None of the pictures should appear; the lines from the line containing "order: Artiodactyla" through the last line of the listing must be repeated exactly.
Data for analysis START
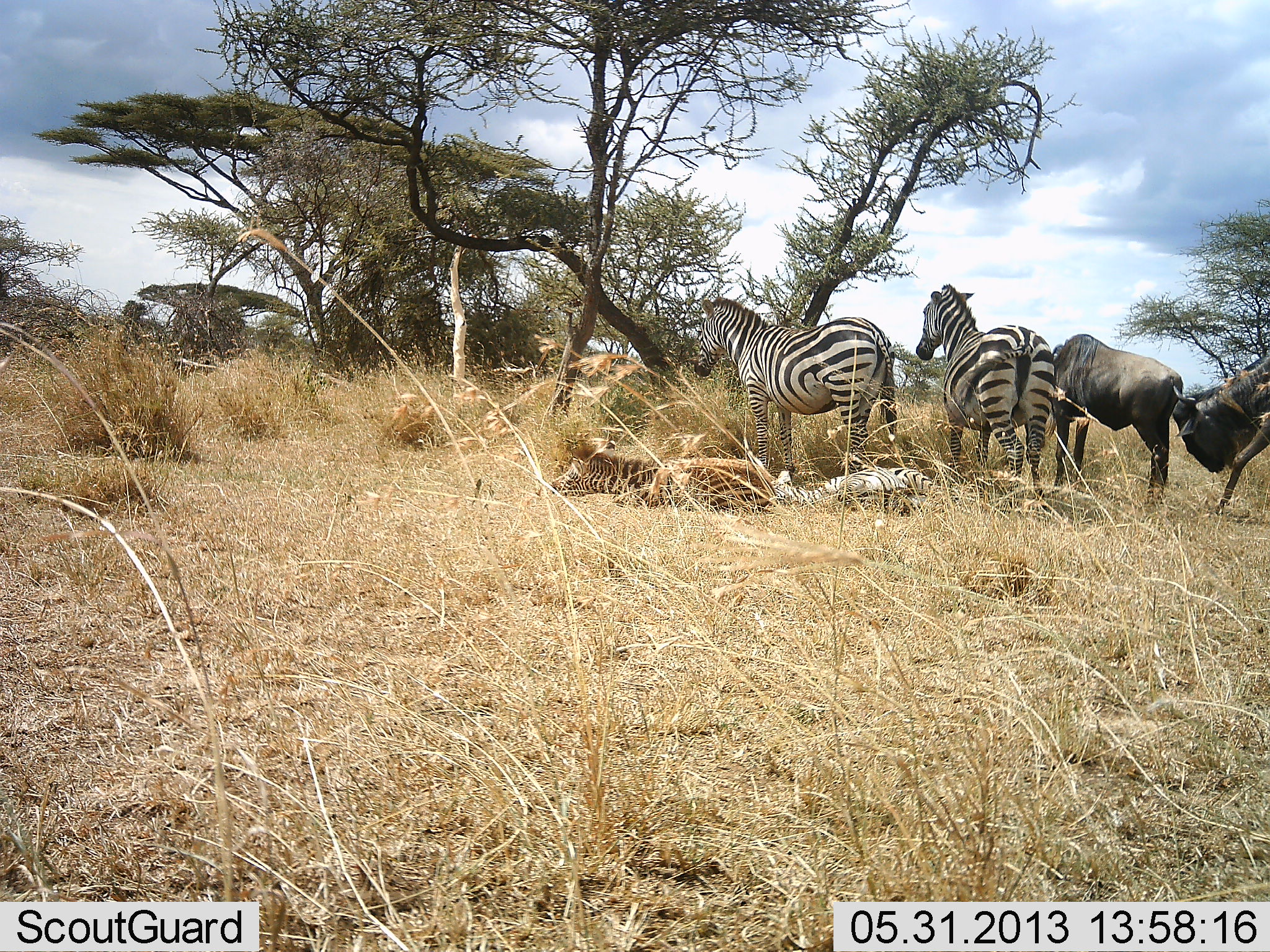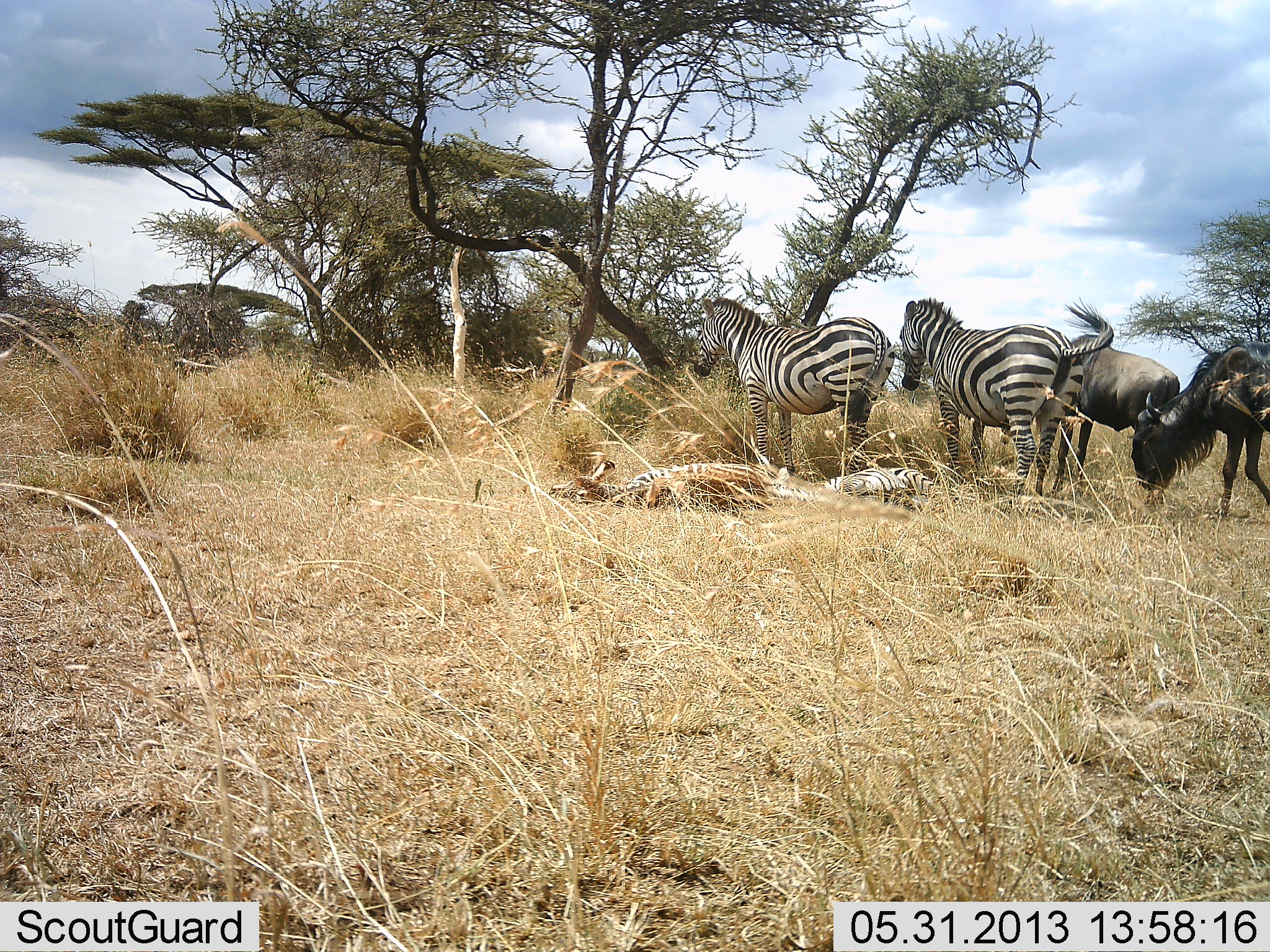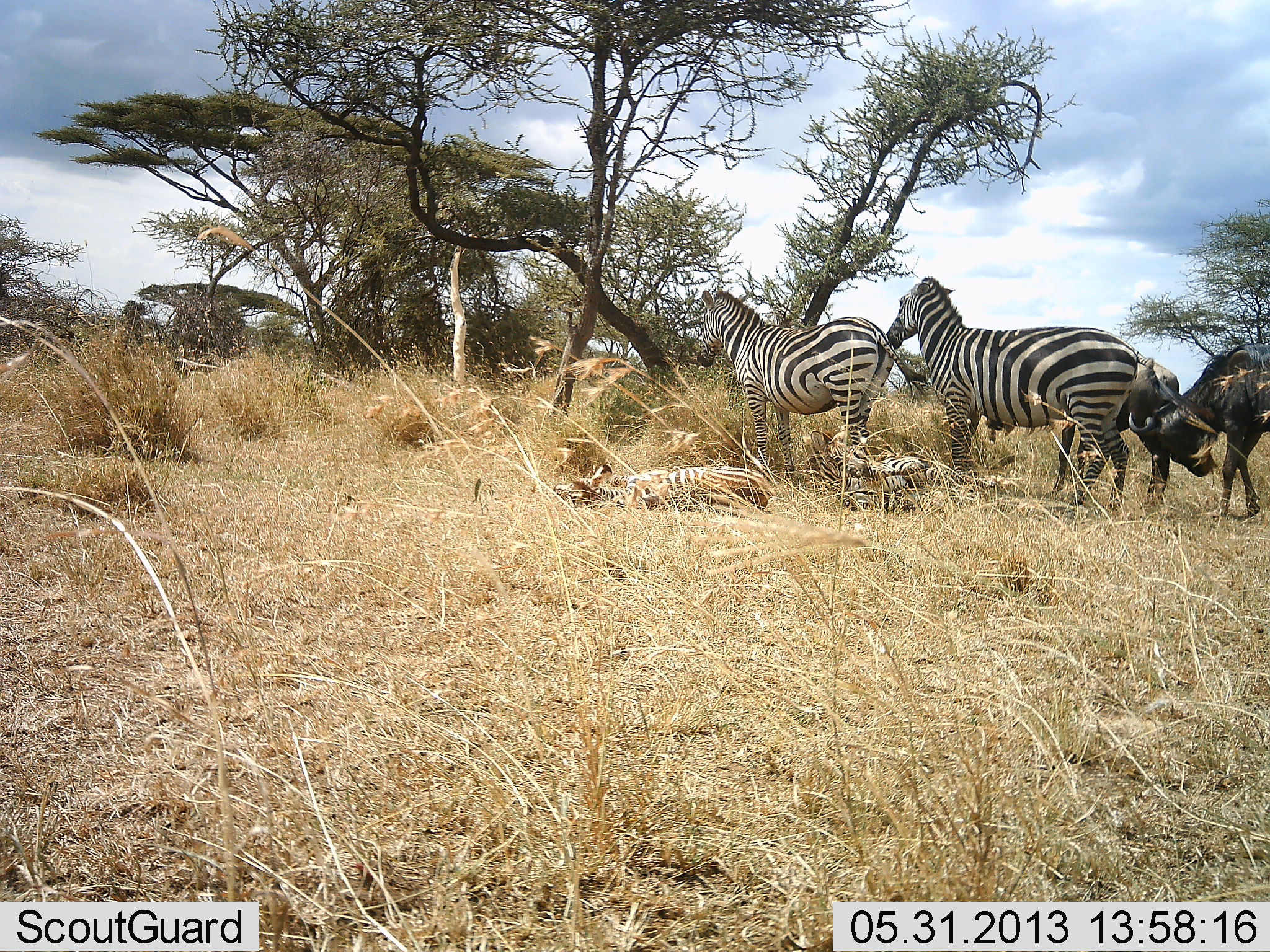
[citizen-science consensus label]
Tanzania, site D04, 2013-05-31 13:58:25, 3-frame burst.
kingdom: Animalia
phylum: Chordata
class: Mammalia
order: Artiodactyla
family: Bovidae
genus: Connochaetes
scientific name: Connochaetes taurinus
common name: blue wildebeest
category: wildebeest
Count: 2.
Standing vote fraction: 71%.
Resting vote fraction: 0%.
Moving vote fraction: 24%.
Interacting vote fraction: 38%.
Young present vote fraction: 0%.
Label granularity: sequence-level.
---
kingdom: Animalia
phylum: Chordata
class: Mammalia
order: Perissodactyla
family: Equidae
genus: Equus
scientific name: Equus quagga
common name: plains zebra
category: zebra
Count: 4.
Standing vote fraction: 80%.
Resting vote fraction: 68%.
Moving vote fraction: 24%.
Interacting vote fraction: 36%.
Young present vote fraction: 40%.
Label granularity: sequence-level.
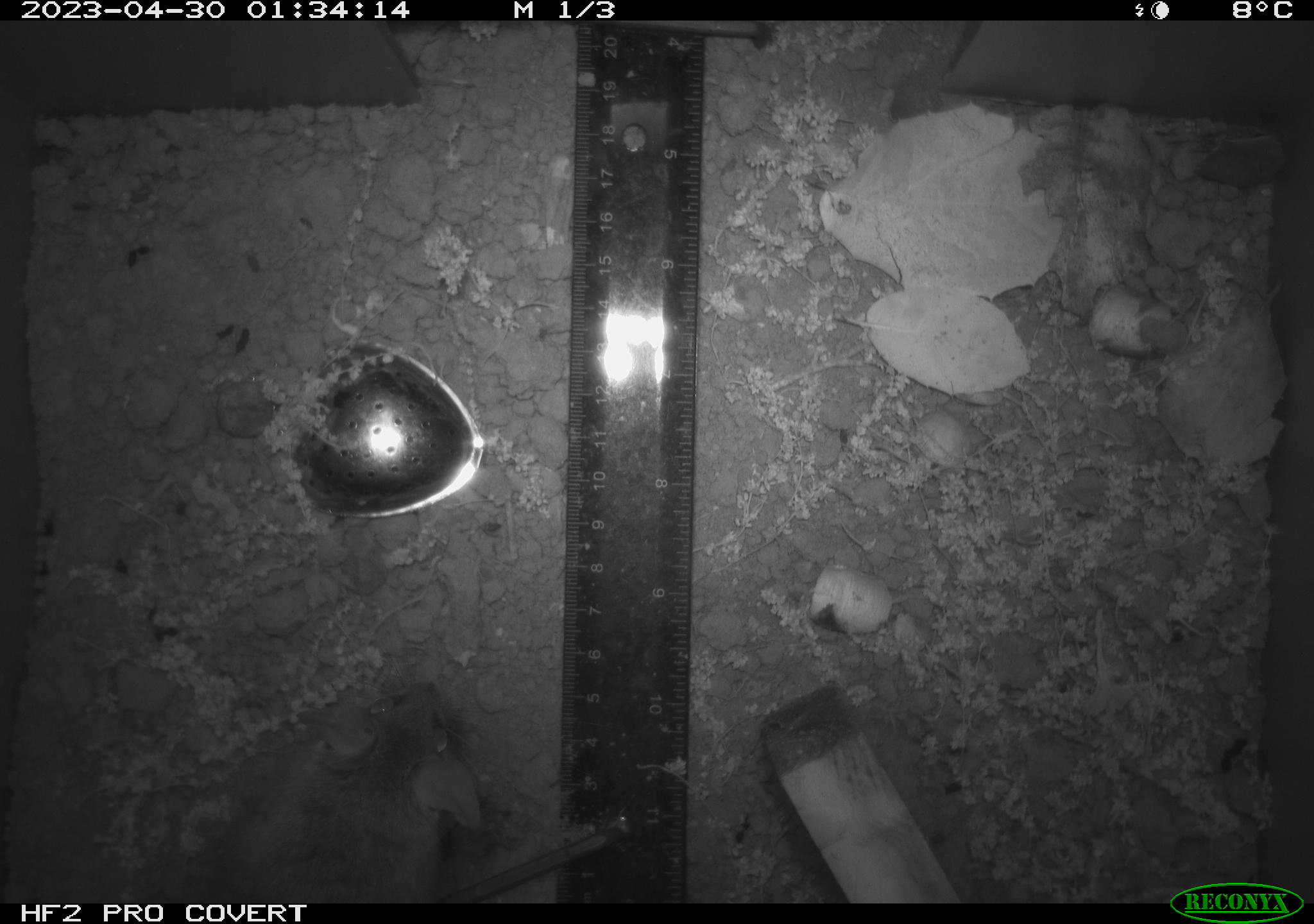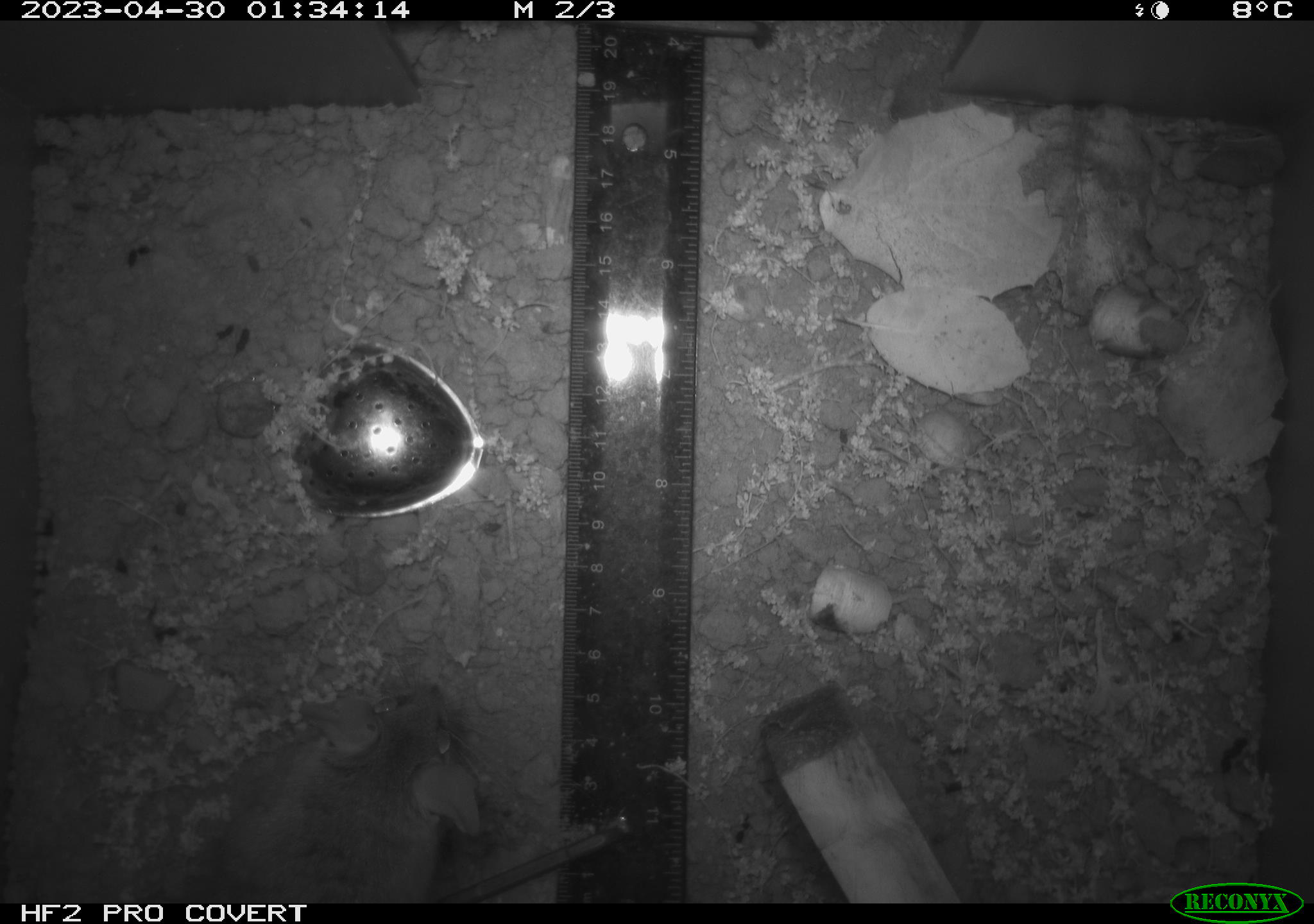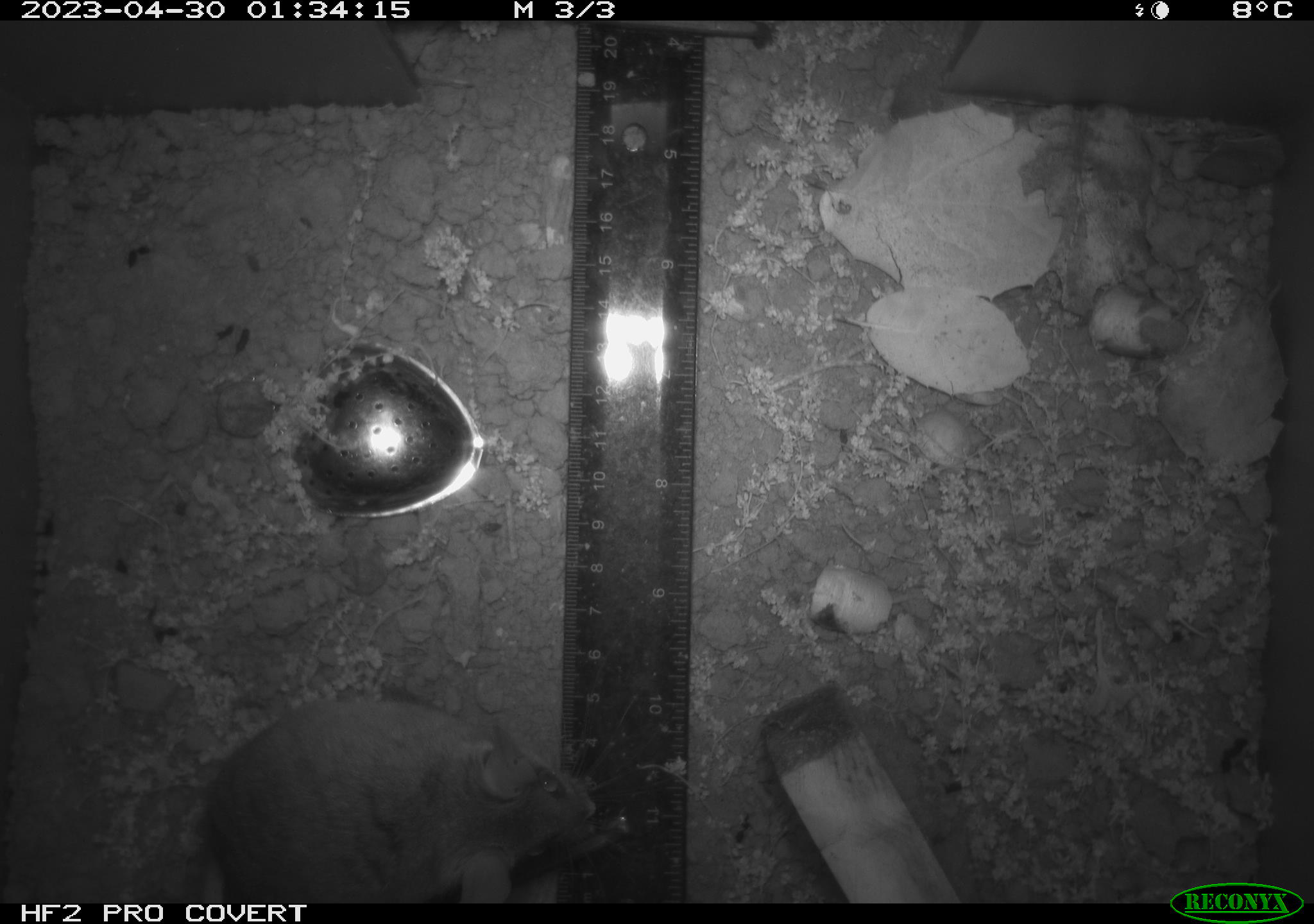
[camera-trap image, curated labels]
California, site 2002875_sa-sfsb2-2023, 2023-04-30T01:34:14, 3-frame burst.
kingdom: Animalia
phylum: Chordata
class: Mammalia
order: Rodentia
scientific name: Rodentia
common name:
Data for analysis END
#### Solution for this exercise
order: Artiodactyla
family: Bovidae
genus: Connochaetes
scientific name: Connochaetes taurinus
common name: blue wildebeest
category: wildebeest
Count: 2.
Standing vote fraction: 71%.
Resting vote fraction: 0%.
Moving vote fraction: 24%.
Interacting vote fraction: 38%.
Young present vote fraction: 0%.
Label granularity: sequence-level.
---
kingdom: Animalia
phylum: Chordata
class: Mammalia
order: Perissodactyla
family: Equidae
genus: Equus
scientific name: Equus quagga
common name: plains zebra
category: zebra
Count: 4.
Standing vote fraction: 80%.
Resting vote fraction: 68%.
Moving vote fraction: 24%.
Interacting vote fraction: 36%.
Young present vote fraction: 40%.
Label granularity: sequence-level.
[camera-trap image, curated labels]
California, site 2002875_sa-sfsb2-2023, 2023-04-30T01:34:14, 3-frame burst.
kingdom: Animalia
phylum: Chordata
class: Mammalia
order: Rodentia
scientific name: Rodentia
common name:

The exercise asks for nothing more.